# Квоты

## [clu]

Ппл, есть ли возможность ставить квоты на директории?

----------

## ba

 *[clu] wrote:*   

> Ппл, есть ли возможность ставить квоты на директории?

 

afaik ничего такого нету. тока создавать fs и моунтить ее куда надо...

----------

## viy

А чем вызвана такая потребность?

Чтобы пользователь не мог использовать больше 5Mb из доступных 10Gb в /home?

----------

## [clu]

потребность вызвана на файловом сервере под самбой.

что бы отделы  не превышали свой 50gb лимит  :Smile: 

----------

## ba

а создать им всем по разделу или сделать групповые квоты не катит?

----------

## [clu]

атк тогда уже без квот мона создать каждому отдела/подразделению по разделу  :Smile: )

имхо 15 разделов - не спортивно  :Smile: )))

» **РАБОЧИЕ ДАННЫЕ**:
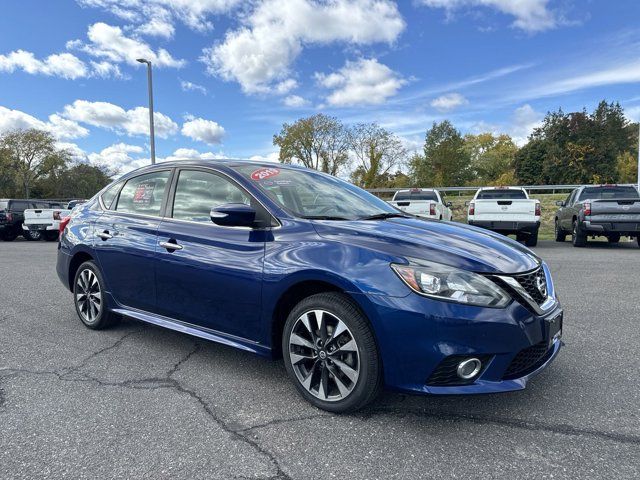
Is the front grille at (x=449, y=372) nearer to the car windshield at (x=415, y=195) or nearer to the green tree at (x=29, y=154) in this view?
the car windshield at (x=415, y=195)

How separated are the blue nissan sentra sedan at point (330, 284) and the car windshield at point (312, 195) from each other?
0.06 feet

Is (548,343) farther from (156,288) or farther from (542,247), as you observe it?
(542,247)

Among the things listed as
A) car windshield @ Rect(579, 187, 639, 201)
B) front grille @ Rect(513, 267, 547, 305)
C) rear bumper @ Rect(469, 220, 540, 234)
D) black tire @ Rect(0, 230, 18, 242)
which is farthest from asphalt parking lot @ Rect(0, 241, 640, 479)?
black tire @ Rect(0, 230, 18, 242)

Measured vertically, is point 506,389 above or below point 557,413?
above

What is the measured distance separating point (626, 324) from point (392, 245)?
10.8 feet

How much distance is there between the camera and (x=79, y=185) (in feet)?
188

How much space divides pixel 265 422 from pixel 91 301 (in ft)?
8.83

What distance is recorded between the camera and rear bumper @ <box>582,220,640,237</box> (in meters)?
10.8

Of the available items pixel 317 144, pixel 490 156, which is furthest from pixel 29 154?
pixel 490 156

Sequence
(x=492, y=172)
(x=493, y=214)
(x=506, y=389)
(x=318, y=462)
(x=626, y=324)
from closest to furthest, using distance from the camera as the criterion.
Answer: (x=318, y=462) < (x=506, y=389) < (x=626, y=324) < (x=493, y=214) < (x=492, y=172)

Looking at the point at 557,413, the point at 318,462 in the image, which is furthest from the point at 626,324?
the point at 318,462

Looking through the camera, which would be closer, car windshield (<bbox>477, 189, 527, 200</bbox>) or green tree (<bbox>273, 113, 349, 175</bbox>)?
car windshield (<bbox>477, 189, 527, 200</bbox>)

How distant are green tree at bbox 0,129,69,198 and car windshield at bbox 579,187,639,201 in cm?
5355

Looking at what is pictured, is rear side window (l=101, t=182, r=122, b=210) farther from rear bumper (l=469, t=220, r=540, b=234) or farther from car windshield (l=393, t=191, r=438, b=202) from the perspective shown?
car windshield (l=393, t=191, r=438, b=202)
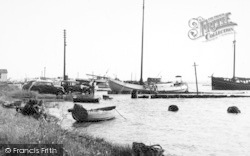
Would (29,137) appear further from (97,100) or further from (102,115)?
(97,100)

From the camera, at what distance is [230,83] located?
104 m

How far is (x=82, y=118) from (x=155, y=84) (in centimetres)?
5482

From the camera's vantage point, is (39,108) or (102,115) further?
(102,115)

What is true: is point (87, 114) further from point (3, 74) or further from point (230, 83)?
point (3, 74)

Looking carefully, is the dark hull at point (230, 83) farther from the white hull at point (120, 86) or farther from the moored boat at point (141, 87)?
the white hull at point (120, 86)

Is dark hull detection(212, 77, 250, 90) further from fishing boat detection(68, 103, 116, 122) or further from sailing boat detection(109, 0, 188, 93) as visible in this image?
fishing boat detection(68, 103, 116, 122)

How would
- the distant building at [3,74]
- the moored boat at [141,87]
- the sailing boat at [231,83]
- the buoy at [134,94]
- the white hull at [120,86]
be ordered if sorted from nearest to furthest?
the buoy at [134,94], the white hull at [120,86], the moored boat at [141,87], the sailing boat at [231,83], the distant building at [3,74]

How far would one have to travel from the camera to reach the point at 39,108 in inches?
902

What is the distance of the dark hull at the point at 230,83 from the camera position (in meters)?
104

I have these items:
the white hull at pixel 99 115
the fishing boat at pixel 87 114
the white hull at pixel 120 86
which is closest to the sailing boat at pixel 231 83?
the white hull at pixel 120 86

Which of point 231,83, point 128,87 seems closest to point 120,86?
point 128,87

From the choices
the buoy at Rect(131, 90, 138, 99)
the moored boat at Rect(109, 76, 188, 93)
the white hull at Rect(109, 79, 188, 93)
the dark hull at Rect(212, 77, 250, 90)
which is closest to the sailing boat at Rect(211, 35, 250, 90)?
the dark hull at Rect(212, 77, 250, 90)

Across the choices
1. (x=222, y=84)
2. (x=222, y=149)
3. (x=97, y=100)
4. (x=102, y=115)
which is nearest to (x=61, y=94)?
(x=97, y=100)

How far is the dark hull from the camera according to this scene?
104 meters
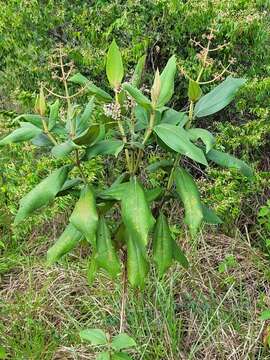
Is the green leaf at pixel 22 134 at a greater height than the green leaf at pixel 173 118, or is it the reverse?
the green leaf at pixel 22 134

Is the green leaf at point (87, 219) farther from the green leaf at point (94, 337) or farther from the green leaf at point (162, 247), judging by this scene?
the green leaf at point (94, 337)

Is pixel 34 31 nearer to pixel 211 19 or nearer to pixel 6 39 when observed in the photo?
pixel 6 39

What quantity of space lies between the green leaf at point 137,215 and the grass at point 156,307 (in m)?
1.12

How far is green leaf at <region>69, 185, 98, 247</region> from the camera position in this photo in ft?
6.70

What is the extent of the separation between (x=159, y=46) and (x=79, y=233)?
2.24 meters

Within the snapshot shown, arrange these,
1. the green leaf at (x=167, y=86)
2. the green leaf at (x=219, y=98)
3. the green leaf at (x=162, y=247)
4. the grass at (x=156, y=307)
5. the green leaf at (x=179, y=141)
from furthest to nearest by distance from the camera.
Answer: the grass at (x=156, y=307)
the green leaf at (x=162, y=247)
the green leaf at (x=219, y=98)
the green leaf at (x=167, y=86)
the green leaf at (x=179, y=141)

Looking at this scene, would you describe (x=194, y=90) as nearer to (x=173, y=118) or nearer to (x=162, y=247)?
(x=173, y=118)

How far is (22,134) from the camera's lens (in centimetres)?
210

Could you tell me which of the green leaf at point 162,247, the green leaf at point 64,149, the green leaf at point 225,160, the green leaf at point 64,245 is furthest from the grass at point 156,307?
the green leaf at point 64,149

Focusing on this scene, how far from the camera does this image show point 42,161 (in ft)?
12.5

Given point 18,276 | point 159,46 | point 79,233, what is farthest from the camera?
point 159,46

» **ВЫПОЛНИТЕ ЗАДАНИЯ**:
a: Ответьте по обсуждению квот:
(i) Что предлагается делать в первом ответе на вопрос о квотах на директории?
(ii) На каком сервере возникла потребность в квотах?
(iii) Какой лимит не должны превышать отделы?
b: Подсчитайте строки листинга, в которых встречается строка "bbox".
Обсуждение квот и листинг — отдельные материалы, не связанные между собой.

» **РАЗБОР ОТВЕТОВ**:
a:
(i) Создавать файловую систему и монтировать её куда надо.
(ii) На файловом сервере под самбой.
(iii) 50gb.

b: 3